The noisiest creatures at the Climate Summit in Nairobi last week were not shrill environmentalists demanding urgent action to deal with global warming - though there were some of them - but randy male frogs in ornamental pools around the UN compound in Gigiri, on the northern outskirts of the city.
Silent during the day, while the equatorial sun is high in the sky, the tiny frogs call out incessantly after dark. Delegates having what the UN calls "informal contacts" over coffee at outdoor tables, under octagonal red canvas umbrellas, could barely hear each themselves amid the amphibian din. The much more numerous crickets weren't half as noisy.
The Gigiri compound houses the world headquarters of the UN Environment Programme as well as UN Habitat, which deals with cities.
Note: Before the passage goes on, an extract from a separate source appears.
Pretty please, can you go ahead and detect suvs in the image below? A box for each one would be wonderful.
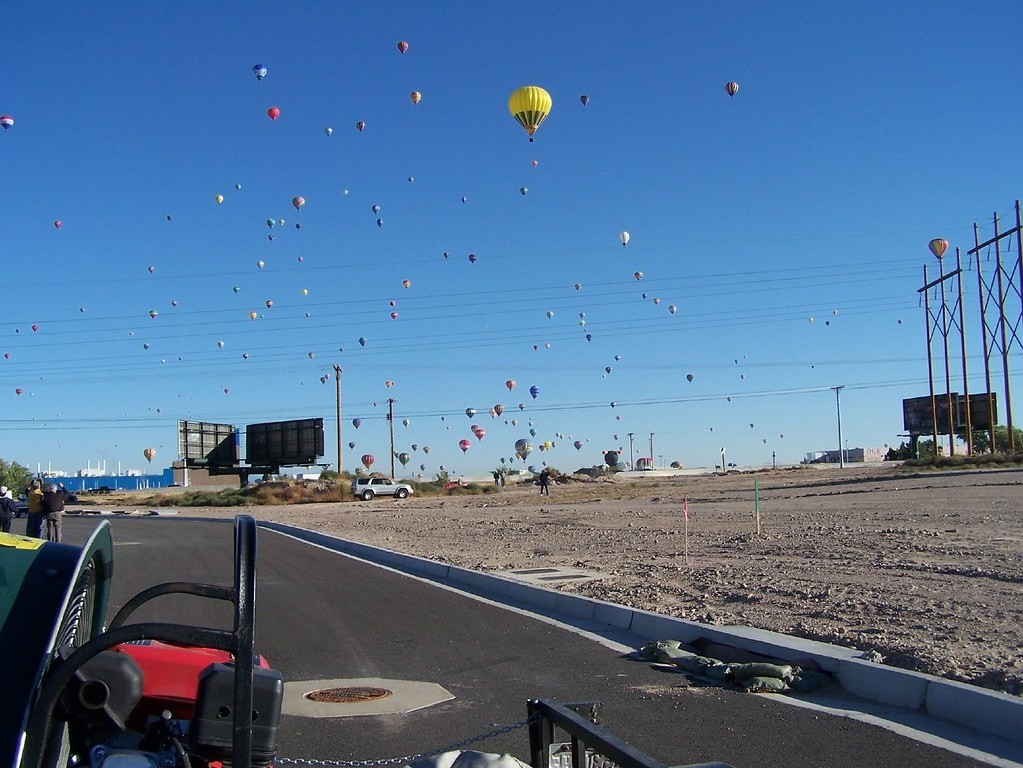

Together, they employ 2,000 staff and "contribute more to the Kenyan economy that coffee and tea combined", according to UNEP press officer Nick Nuttall, a former environment editor of the London Times.
Located in 100 acres of parkland opposite the new US embassy (the old one was blown up by al-Qaeda in 1998), the UN buildings are architecturally "brutalist" in style - which is not necessarily a term of abuse; Paul Koralek's Berkeley Library in TCD, a prime example of the genre, is one of Dublin's finest modern buildings.
Green Party environment spokesman Eamon Ryan TD, who was in Nairobi for the first week of the conference - his first introduction to the Byzantine complexity of UN talks on global warming - said it was "like being back as a first-year fresher in UCD". Even the buildings were like the arts block in Belfield, but with more water features.
Gigiri is part of Nairobi's diplomatic belt, which is centred on Muthaiga, an oasis of privilege where most of the houses stand on five- to 10-acre sites and the residents have servants, drivers and 4x4s as well as steel gates, alarms and security guards to protect themselves against intruders.President Mwai Kibaki's family home is also located there.
Personal security is a big concern in Nairobi. During the UN conference, four men were killed outside the Hilton Hotel in the city centre. Two of them had mugged another man when a bystander intervened. He was shot dead by one of the robbers, who then shot their original victim before the two of them were shot in turn by police.
Although Kenya is one of the few countries in east Africa which has never been to war since it won independence (from Britain in 1963), the instability in the region - notably in chaotic Somalia to the north-east - has led to a lot of guns "leaking" through the border. Apparently, you can buy a Kalashnikov in Nairobi for only $14.
There is also a huge gulf between rich and poor. Kibera, with an estimated population of a million, is probably the largest slum in Africa, with tiny shacks crammed along narrow earthen alleyways. They feed onto bumpy dirt roads lined with more shacks serving as shops alongside what look like open sewers.
The Kenyan government hasn't invested in public housing for more than 20 years - a period dominated by former president Daniel Arap Moi and his corrupt cronies. There is a stone monument to Moi, crowned by a kitsch representation of the rungu stick he always carried, in Nairobi's Central Park.
Aid agencies such as Goal are left to pick up the pieces. It provides rescue and emergency services, including a night shelter and mobile health clinic, for street children, many orphaned by Aids. Goal also runs a children's library in Makuru, another teeming slum near the Mater Hospital, as well as a HIV/Aids education programme.
Primary education in Kenya is free, but every child must bring his or her chair to school at the beginning of term. Only 10 per cent of the country's 33 million people have access to the national grid, so rural electrification is one of the main priorities of Kibaki's government, even though it still spends more on the military - a common order of priorities in Africa.
Jean Duffy, who chairs the Kenya Irish Society, does her bit for Nairobi's poorest by helping the Medical Missionaries of Mary while her husband John administers a €22 million EU-financed tourism trust fund - half of which goes to marketing Kenya internationally and the other half to developing locally-based "sustainable tourism" products.
Nairobi's main selling point for a city located just 145km (90 miles) south of the Equator is its altitude - 1,680 metres (5,500ft), nearly twice the height of Lugnaquilla in the Wicklow mountains. As a result, it's not oppressively hot. It also gets slightly chilly at night, which is a real benefit because this means there are no mosquitos or malaria most of the time.
The traffic is terrible - probably even worse than Dublin's. Most of the city's 3.5 million people travel on overcrowded mattatu, Swahili for licensed minibuses. Generally old and clapped out, they spew out a cocktail of pollutants which is bound to be lethal in large doses; you hold your breath when they pass by.
High-rise buildings are scattered randomly across the city skyline, including the 30-storey Jomo Kenyatta Convention Centre; its "flying saucer" top, an icon of modernity in the mid-1970s, is on tourist postcards. Meanwhile, billboards on the main streets loudly proclaim the city council's tree-planting and "beautification" programme. The little frogs out in Gigiri are louder, though.